Do this |
Take the line that contains "What physical distance" and all lines after it, up to and including the last line of the data, and write them out exactly; nothing else belongs in the answer.

Dataset entries |
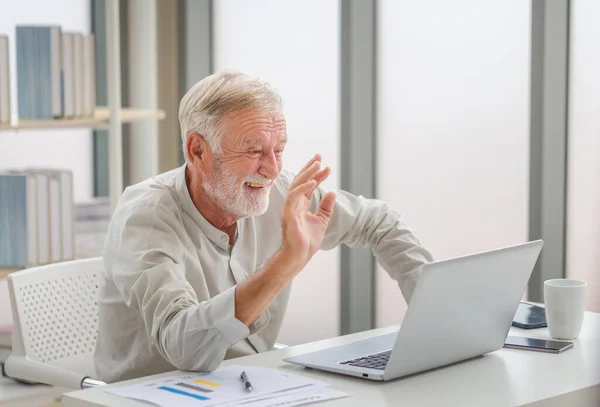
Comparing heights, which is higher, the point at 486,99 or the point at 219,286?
the point at 486,99

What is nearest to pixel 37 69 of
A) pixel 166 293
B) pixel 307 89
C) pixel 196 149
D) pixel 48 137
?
pixel 48 137

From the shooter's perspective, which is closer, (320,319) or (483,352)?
(483,352)

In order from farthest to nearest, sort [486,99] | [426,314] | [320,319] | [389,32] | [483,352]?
[320,319]
[389,32]
[486,99]
[483,352]
[426,314]

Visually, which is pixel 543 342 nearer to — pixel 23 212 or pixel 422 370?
pixel 422 370

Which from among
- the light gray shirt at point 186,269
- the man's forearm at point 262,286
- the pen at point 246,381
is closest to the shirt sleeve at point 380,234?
the light gray shirt at point 186,269

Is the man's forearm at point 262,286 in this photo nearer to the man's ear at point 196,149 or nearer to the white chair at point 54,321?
the man's ear at point 196,149

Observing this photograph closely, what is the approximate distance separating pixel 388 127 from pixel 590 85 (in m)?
0.92

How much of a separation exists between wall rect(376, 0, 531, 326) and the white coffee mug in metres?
1.45

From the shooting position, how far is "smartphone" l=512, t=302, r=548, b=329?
232cm

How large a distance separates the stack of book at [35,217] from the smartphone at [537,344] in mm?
1957

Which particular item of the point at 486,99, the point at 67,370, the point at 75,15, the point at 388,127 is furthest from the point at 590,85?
the point at 75,15

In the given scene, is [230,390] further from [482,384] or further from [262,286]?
[482,384]

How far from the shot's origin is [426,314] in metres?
1.81

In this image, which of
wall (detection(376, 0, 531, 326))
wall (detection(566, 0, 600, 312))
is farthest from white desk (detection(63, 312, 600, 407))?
wall (detection(376, 0, 531, 326))
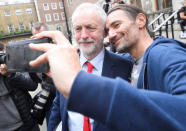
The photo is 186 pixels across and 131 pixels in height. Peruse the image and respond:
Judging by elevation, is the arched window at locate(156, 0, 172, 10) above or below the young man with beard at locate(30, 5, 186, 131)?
above

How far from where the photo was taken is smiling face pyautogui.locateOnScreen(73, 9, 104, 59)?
4.77 feet

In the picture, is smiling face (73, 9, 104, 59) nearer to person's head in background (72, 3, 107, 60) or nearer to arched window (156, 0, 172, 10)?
person's head in background (72, 3, 107, 60)

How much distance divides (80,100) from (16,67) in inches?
19.0

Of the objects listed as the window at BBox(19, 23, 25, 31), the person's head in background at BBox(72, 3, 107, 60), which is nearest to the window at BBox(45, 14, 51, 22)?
the window at BBox(19, 23, 25, 31)

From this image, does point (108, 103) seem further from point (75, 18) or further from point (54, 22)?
point (54, 22)

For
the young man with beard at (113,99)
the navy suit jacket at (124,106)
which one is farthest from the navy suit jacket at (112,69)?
the navy suit jacket at (124,106)

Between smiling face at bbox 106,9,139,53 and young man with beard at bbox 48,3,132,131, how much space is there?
0.49 feet

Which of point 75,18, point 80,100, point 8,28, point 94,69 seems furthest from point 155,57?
point 8,28

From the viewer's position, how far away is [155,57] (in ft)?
2.93

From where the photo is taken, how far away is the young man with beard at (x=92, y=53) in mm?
1435

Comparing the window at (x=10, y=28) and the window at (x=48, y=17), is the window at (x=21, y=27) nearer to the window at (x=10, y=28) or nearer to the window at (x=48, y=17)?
the window at (x=10, y=28)

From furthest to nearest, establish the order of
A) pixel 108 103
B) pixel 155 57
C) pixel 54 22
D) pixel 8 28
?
1. pixel 54 22
2. pixel 8 28
3. pixel 155 57
4. pixel 108 103

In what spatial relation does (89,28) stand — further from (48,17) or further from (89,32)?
(48,17)

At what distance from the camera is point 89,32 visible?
1490mm
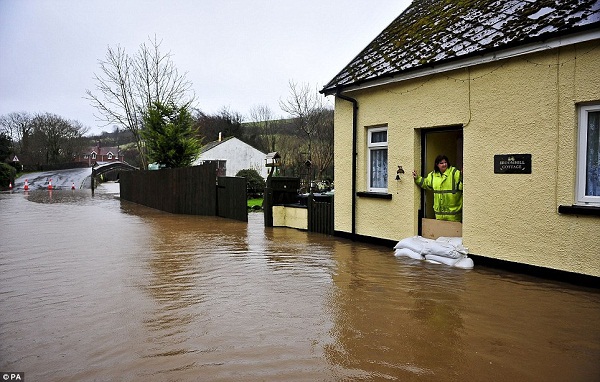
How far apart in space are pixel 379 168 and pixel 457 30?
324 centimetres

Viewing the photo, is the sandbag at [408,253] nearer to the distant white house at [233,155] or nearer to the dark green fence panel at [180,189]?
the dark green fence panel at [180,189]

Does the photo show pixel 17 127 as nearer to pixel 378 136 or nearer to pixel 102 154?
pixel 102 154

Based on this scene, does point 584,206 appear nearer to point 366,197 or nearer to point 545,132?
point 545,132

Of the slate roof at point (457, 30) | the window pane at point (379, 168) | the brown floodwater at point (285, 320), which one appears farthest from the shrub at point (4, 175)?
the window pane at point (379, 168)

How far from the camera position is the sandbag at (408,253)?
858 cm

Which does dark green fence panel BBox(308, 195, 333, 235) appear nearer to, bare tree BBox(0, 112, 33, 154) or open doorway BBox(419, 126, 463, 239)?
open doorway BBox(419, 126, 463, 239)

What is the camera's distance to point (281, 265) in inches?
315

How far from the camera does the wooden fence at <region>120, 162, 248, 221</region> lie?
1598cm

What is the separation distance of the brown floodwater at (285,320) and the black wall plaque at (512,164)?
162 cm

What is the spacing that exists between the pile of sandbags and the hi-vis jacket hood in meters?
0.52

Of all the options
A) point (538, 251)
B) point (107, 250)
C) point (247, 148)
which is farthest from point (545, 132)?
point (247, 148)

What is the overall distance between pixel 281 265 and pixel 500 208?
3.72 metres

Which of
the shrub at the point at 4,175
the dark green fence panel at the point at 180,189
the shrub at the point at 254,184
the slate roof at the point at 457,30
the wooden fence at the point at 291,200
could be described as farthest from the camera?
the shrub at the point at 4,175

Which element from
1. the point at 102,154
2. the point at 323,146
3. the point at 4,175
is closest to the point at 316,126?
the point at 323,146
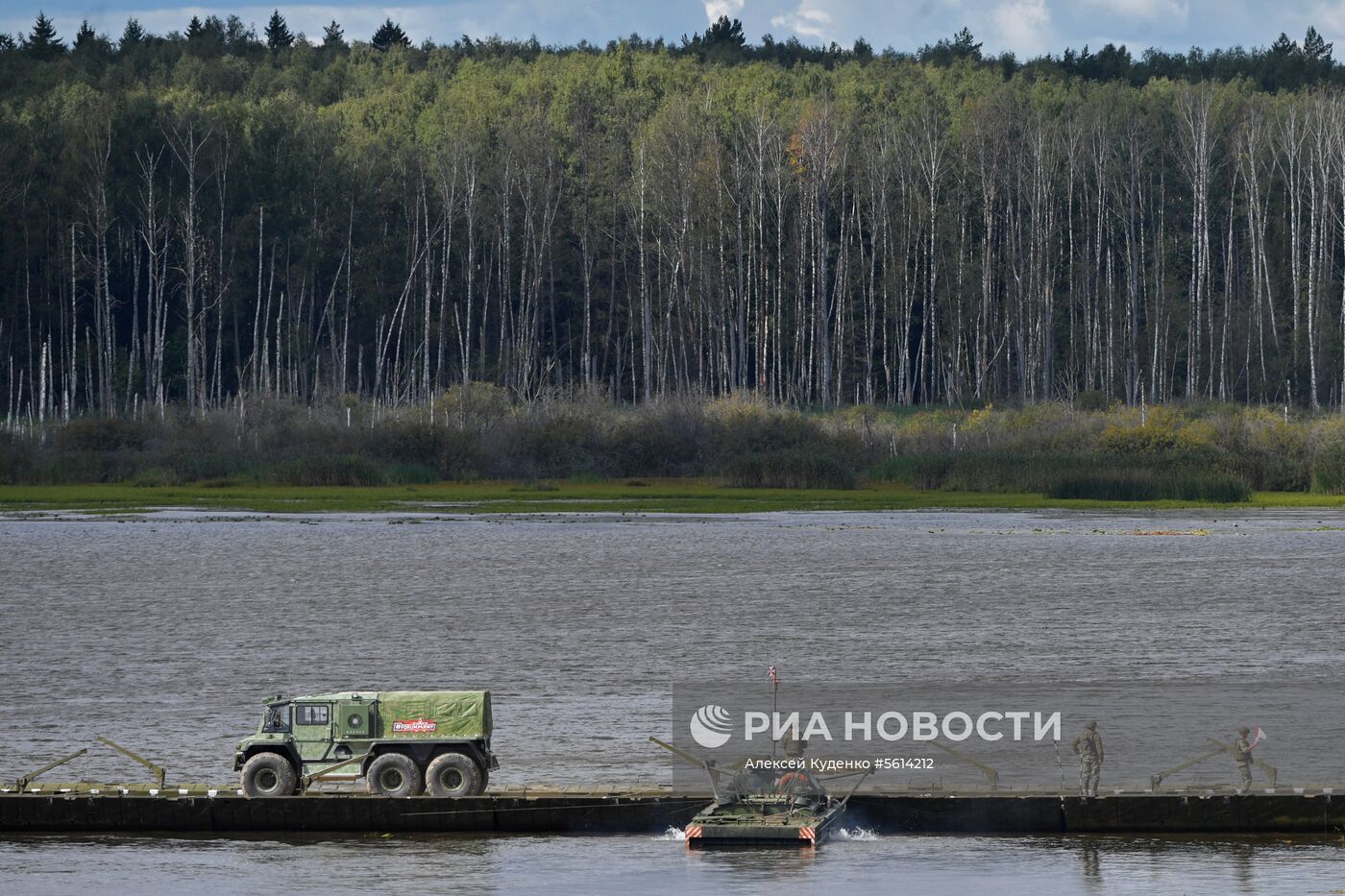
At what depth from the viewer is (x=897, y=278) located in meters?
120

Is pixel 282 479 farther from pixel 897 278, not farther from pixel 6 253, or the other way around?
pixel 897 278

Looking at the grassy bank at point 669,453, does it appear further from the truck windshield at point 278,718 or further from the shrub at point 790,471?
the truck windshield at point 278,718

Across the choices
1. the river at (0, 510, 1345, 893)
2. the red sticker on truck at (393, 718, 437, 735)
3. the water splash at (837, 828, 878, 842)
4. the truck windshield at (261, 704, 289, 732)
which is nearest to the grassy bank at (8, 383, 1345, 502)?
the river at (0, 510, 1345, 893)

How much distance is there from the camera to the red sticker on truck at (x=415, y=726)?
968 inches

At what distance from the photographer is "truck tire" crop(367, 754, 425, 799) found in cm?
2502

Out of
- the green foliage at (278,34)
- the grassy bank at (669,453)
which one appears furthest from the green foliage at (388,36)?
the grassy bank at (669,453)

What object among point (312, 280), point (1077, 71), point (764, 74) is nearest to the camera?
point (312, 280)

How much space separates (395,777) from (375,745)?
610 mm

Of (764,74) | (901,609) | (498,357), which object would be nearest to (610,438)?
(498,357)

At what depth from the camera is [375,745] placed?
24.9 m

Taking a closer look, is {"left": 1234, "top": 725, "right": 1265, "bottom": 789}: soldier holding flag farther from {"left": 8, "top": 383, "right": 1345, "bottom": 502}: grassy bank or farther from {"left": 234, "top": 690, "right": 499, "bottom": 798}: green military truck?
{"left": 8, "top": 383, "right": 1345, "bottom": 502}: grassy bank

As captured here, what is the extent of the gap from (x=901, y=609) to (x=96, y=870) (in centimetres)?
2678

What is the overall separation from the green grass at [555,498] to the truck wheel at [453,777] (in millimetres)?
54578

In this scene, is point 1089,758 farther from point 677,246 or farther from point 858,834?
point 677,246
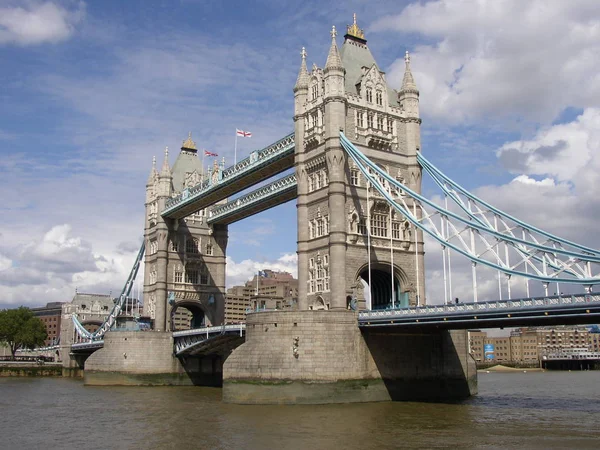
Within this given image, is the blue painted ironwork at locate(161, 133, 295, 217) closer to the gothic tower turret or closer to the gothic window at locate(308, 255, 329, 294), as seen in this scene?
the gothic tower turret

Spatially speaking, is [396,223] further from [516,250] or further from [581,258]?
[581,258]

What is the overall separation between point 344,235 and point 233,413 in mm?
15762

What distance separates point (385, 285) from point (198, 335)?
2176 centimetres

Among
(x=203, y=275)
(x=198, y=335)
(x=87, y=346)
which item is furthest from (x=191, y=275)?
(x=87, y=346)

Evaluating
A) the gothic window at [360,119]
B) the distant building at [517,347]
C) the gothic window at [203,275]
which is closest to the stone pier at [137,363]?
the gothic window at [203,275]

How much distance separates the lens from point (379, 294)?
55.7 meters

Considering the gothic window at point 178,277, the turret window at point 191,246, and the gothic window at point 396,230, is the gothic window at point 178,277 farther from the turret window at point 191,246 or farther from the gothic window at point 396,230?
the gothic window at point 396,230

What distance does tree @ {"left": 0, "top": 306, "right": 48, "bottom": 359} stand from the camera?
109188mm

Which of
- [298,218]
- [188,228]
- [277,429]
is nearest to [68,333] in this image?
[188,228]

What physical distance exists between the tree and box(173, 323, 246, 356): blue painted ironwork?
4874 centimetres

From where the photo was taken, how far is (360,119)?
53.1 metres

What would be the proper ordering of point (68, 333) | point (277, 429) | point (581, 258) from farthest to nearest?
point (68, 333)
point (581, 258)
point (277, 429)

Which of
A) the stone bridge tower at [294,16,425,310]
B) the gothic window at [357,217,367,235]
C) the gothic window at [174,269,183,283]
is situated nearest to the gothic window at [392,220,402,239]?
the stone bridge tower at [294,16,425,310]

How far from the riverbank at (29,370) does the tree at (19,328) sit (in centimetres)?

Solution to this exercise |
What physical distance exists between the tree and box(173, 323, 246, 356): blue painted ironwork?
4874 centimetres

From where the photo was taken, how far is (360,119)?
53.1 metres

What would be the proper ordering of point (68, 333) | point (277, 429) | point (581, 258) from farthest to nearest?
point (68, 333)
point (581, 258)
point (277, 429)

Which of
A) the stone bridge tower at [294,16,425,310]
B) the gothic window at [357,217,367,235]
C) the gothic window at [174,269,183,283]
is situated nearest to the gothic window at [392,220,402,239]?
the stone bridge tower at [294,16,425,310]

How far from the riverbank at (29,370) does the tree at (19,328) sit (in centimetres)?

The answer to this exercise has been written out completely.